> _Problem_
Excluding pictures, retype exactly the lines from the one with "Bestway Flowclear Zwembadgrondzeil" through the end of the records that follow.

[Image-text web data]
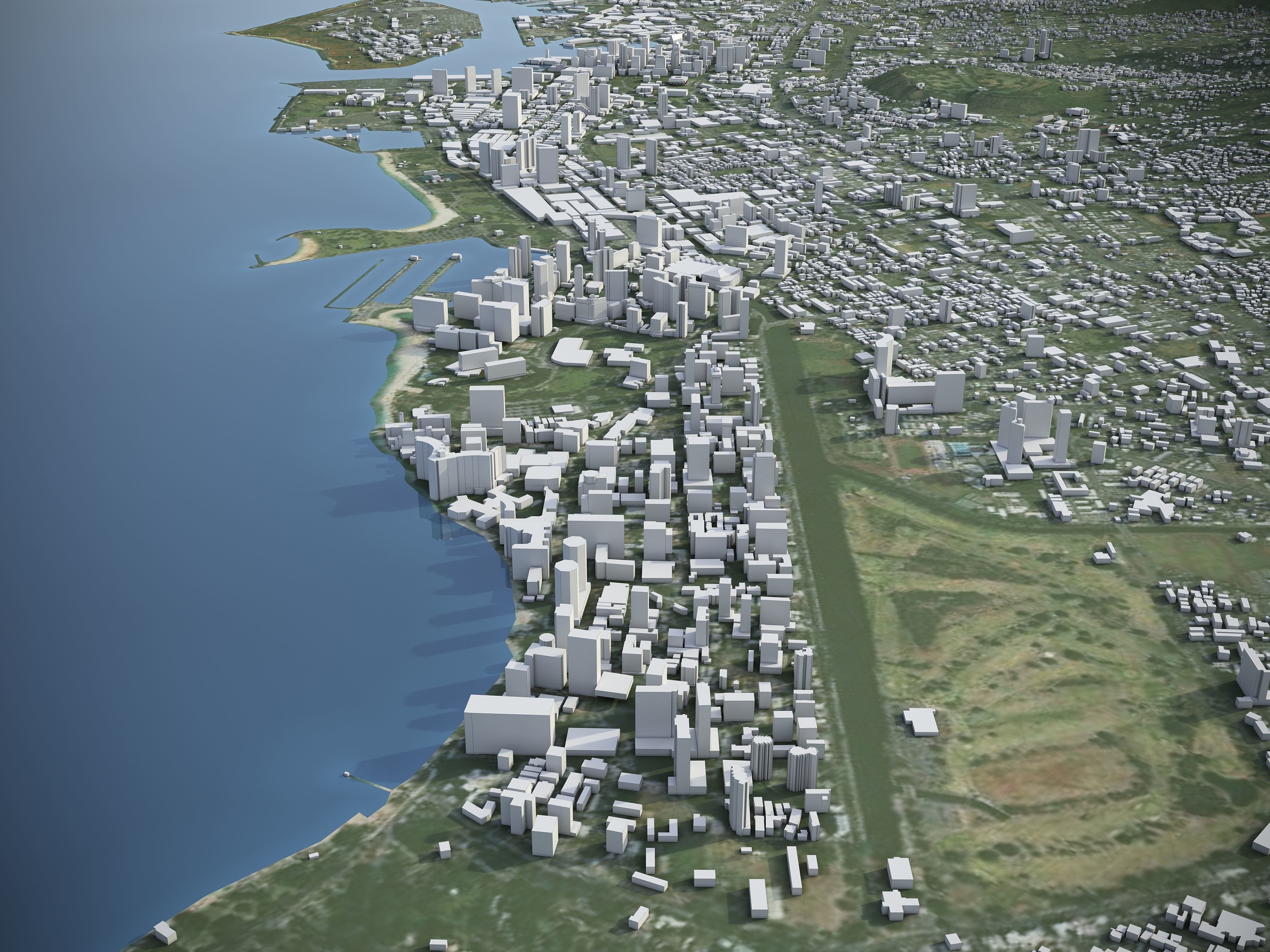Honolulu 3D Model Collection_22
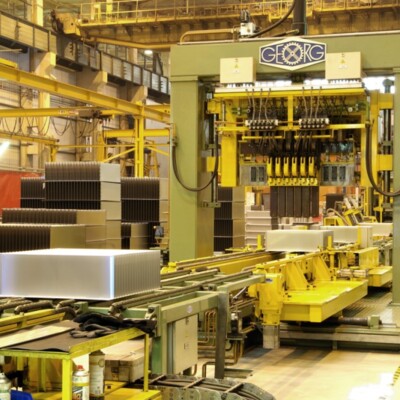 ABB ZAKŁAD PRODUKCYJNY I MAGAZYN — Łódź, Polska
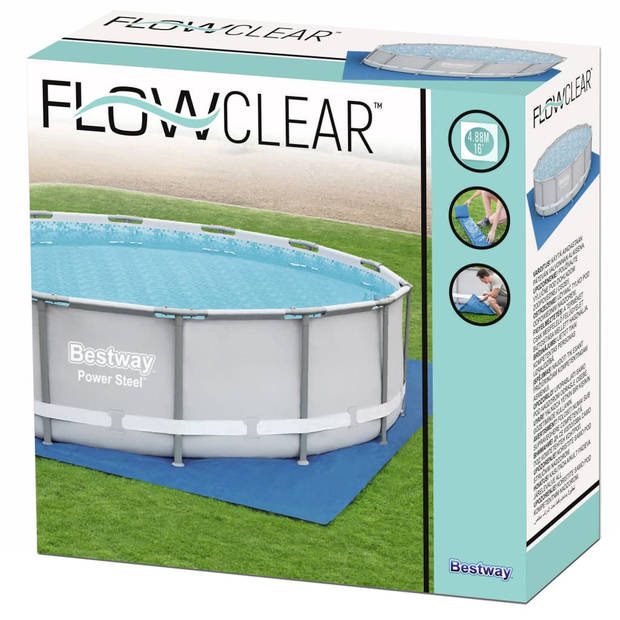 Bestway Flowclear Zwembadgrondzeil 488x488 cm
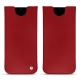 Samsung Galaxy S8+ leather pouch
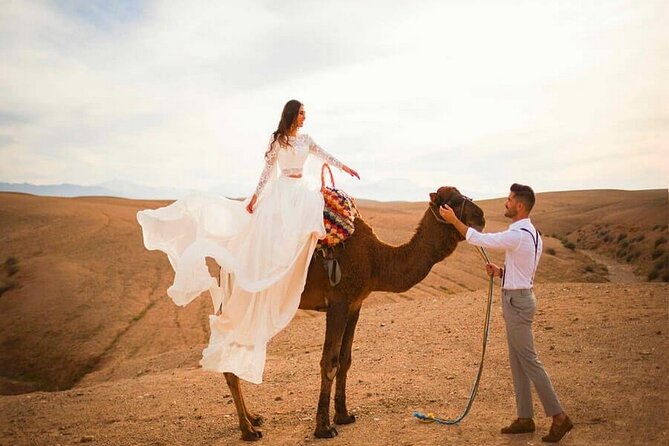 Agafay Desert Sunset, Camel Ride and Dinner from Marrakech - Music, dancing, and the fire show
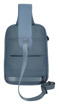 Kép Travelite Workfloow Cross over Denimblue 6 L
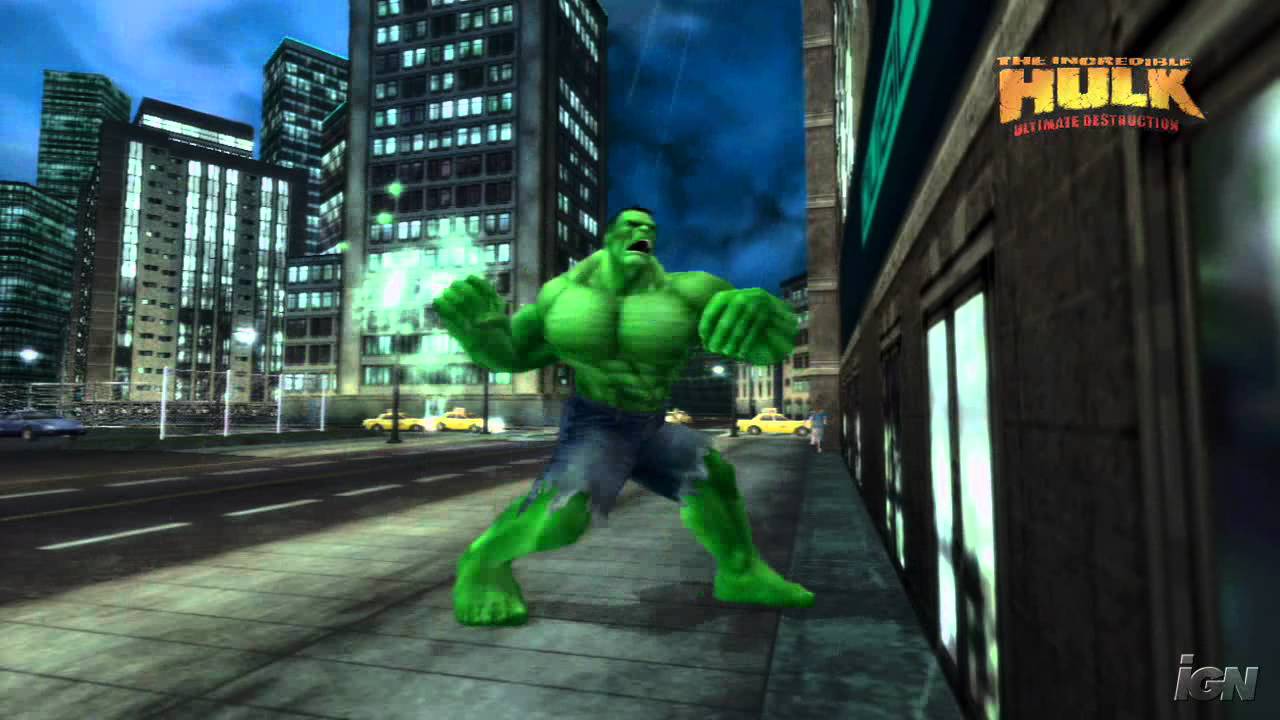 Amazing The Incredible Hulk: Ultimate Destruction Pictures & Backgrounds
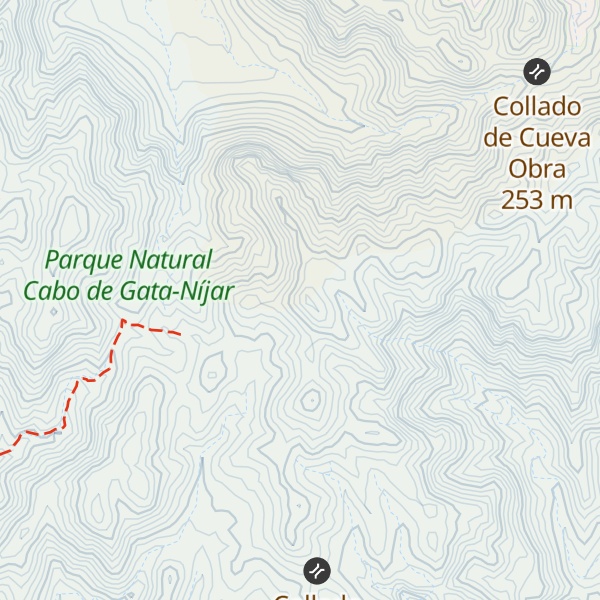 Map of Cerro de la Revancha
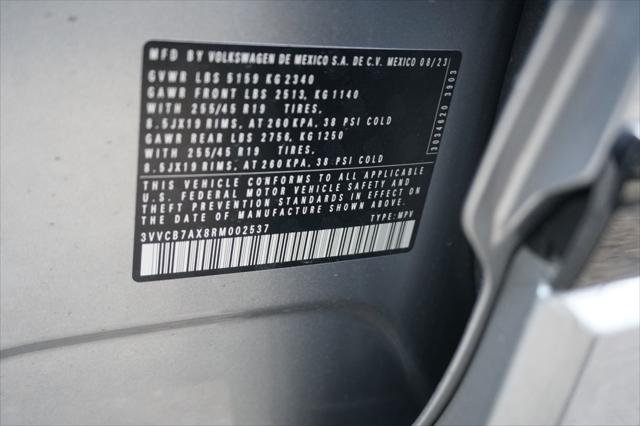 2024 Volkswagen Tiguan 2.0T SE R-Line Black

> _Solution to this exercise_
 Bestway Flowclear Zwembadgrondzeil 488x488 cm
 Samsung Galaxy S8+ leather pouch
 Agafay Desert Sunset, Camel Ride and Dinner from Marrakech - Music, dancing, and the fire show
 Kép Travelite Workfloow Cross over Denimblue 6 L
 Amazing The Incredible Hulk: Ultimate Destruction Pictures & Backgrounds
 Map of Cerro de la Revancha
 2024 Volkswagen Tiguan 2.0T SE R-Line Black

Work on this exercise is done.